Provided passage:
A Big Data Approach to Predicting Your Marathon Pace
A new study uses the training data you upload to sites like Strava to estimate the "critical speed" that determines your race performance
Outside's long reads email newsletter features our strongest writing, most ambitious reporting, and award-winning storytelling about the outdoors. Sign up today.
This article is about a new study that uses accumulated training data from Strava to predict your marathon time. That’s the payoff. But to get there, we need to start by digging into a concept called critical speed, which is a hot research topic in physiology these days. It’s a really neat concept, so I promise the digression is worthwhile.
Let’s say you take your best possible performances over a range of at least three distances lasting between about two and 20 minutes—for example, a mile, 3K, and 5K. Plot them on a graph showing your speed on the vertical axis and your finishing time on the horizontal axis, as I’ve done below with my best 1,500, 3,000, and 5,000-meter times. What you find is that the dots fall along a curved line called a hyperbola, which is another way of saying that the speed you can sustain for a given amount of time is inversely proportional to the elapsed time:
This has been known for a long time. One of the first to explore these relationships, back in the 1920s, was A.V. Hill, the guy who discovered the concept of VO2 max. What’s interesting about hyperbolic curves is that they approach—but never reach—an asymptote. No matter how far out to the right we extend that curve, it will never drop below the dotted line, which for my particular three data points corresponds to 4:41 per mile pace. That’s my critical speed (or at least it was about two decades ago).

What you will do:
**1)** Tally how many lines of the records contain the string "masks", counting only matches with the same letter case, and state the number alone.
**2)** Resume the article on critical speed and marathon prediction, continuing the prose directly after its final sentence.
The records that follow have no connection to the text on critical speed and marathon pace.

Exercise material:
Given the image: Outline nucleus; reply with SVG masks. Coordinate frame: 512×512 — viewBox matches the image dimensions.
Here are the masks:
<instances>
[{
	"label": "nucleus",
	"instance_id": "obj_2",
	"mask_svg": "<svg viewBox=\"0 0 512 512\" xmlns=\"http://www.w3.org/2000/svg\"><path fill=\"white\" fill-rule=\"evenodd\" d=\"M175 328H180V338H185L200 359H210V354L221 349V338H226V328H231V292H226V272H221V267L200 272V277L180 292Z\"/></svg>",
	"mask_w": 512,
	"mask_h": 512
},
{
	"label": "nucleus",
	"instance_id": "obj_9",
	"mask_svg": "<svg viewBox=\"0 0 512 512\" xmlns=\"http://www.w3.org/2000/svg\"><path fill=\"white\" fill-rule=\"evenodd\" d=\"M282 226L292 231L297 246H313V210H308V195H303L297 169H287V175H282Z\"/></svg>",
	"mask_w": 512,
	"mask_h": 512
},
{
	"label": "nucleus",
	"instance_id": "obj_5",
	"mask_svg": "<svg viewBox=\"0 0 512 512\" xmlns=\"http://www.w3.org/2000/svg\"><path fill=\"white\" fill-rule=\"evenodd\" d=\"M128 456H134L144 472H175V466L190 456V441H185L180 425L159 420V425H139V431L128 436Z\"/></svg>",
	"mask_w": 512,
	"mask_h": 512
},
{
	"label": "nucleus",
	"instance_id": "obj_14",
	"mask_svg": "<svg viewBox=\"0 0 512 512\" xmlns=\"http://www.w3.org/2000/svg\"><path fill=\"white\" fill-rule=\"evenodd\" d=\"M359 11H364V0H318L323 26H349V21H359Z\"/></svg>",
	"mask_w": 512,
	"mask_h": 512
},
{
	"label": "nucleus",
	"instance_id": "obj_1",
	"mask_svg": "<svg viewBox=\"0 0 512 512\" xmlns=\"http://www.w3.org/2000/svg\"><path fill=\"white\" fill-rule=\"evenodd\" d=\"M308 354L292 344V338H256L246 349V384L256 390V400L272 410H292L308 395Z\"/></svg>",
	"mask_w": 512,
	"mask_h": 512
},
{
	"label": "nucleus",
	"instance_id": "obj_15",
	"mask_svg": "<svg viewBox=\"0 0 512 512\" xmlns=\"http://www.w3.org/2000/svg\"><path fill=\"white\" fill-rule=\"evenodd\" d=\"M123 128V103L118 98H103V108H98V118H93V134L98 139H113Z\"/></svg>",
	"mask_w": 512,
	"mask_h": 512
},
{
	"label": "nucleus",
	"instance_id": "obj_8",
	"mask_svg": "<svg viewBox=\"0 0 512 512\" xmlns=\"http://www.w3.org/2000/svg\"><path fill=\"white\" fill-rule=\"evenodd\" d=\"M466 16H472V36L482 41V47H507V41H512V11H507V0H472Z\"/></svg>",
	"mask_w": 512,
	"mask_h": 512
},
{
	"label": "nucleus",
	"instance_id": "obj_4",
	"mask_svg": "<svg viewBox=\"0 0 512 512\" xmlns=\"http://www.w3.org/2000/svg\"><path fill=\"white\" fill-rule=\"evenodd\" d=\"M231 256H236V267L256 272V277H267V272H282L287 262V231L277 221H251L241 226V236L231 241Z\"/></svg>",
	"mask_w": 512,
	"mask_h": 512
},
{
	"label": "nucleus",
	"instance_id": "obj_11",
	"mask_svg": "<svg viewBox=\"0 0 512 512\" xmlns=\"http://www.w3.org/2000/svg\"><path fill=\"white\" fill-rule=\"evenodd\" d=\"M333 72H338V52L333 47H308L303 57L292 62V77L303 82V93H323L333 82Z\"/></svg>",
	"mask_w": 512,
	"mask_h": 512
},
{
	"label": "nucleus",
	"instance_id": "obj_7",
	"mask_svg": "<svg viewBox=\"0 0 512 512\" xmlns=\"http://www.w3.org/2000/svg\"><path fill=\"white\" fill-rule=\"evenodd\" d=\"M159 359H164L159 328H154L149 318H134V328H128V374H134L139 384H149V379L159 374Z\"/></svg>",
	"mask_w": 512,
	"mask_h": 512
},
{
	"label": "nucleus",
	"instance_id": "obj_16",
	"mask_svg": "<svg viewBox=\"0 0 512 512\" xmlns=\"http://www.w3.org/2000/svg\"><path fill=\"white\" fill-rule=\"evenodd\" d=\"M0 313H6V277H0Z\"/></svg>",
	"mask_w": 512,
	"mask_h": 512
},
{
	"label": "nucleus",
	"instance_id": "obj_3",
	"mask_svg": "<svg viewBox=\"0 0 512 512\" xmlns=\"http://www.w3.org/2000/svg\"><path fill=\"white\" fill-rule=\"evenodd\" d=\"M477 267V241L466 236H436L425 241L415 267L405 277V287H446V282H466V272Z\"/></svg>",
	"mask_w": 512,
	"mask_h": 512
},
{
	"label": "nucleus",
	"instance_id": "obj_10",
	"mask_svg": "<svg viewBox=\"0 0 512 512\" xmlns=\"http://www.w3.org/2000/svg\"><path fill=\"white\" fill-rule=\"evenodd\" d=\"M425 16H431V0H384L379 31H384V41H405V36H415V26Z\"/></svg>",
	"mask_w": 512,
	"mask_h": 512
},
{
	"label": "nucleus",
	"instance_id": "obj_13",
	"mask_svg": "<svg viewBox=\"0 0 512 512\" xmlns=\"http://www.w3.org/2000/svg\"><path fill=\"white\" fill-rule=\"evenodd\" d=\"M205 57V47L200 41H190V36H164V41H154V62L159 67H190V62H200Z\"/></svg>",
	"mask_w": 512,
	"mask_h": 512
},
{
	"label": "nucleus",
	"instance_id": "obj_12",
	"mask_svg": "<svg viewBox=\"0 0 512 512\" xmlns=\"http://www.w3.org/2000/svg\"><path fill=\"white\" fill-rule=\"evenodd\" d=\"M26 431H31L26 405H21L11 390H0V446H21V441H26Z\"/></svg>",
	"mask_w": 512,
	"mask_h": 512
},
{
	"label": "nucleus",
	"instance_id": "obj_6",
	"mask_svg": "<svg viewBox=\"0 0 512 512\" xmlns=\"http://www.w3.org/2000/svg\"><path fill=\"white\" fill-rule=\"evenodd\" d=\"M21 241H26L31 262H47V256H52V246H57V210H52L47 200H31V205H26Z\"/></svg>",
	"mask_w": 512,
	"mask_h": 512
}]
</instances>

Answers to the tasks:
**1)** 2

**2)**
In theory, what this graph suggests is that, at paces slower than 4:41 per mile, I can run forever. In practice, that’s unfortunately not true. I wrote an article last summer that explores why we eventually run out of gas even when we stay below critical speed. Some of the potential issues include fuel depletion and accumulated muscle damage. Still, critical speed represents an important physiological threshold. Below critical speed, you can cruise along in a “steady state” in which your heart rate, lactate levels, and other physiological parameters stay roughly constant. Above critical speed, these parameters keep drifting up until you’re forced to stop. In practice, you can generally sustain critical speed for about an hour.
In a study by Andrew Jones and Anni Vanhatalo of the University of Exeter a few years ago, they used race PRs from distances between 1,500 meters and 15K to calculate the critical speed of a bunch of elite runners, and then compared their critical speed to their marathon pace. On average, the runners raced their marathons at 96 percent of critical speed, which fits with the idea that you have to stay just below that threshold in order to sustain a pace for more than an hour.
That’s a pretty useful thing to know if you’re planning to race a marathon. But there are two questions to consider. One is whether less elite runners can also sustain 96 percent of their critical speed for a marathon. Given that they’re out there for much longer, it seems unlikely. The other question is whether there’s a more convenient way of estimating critical speed for the majority of runners who don’t frequently race at short distances like the mile.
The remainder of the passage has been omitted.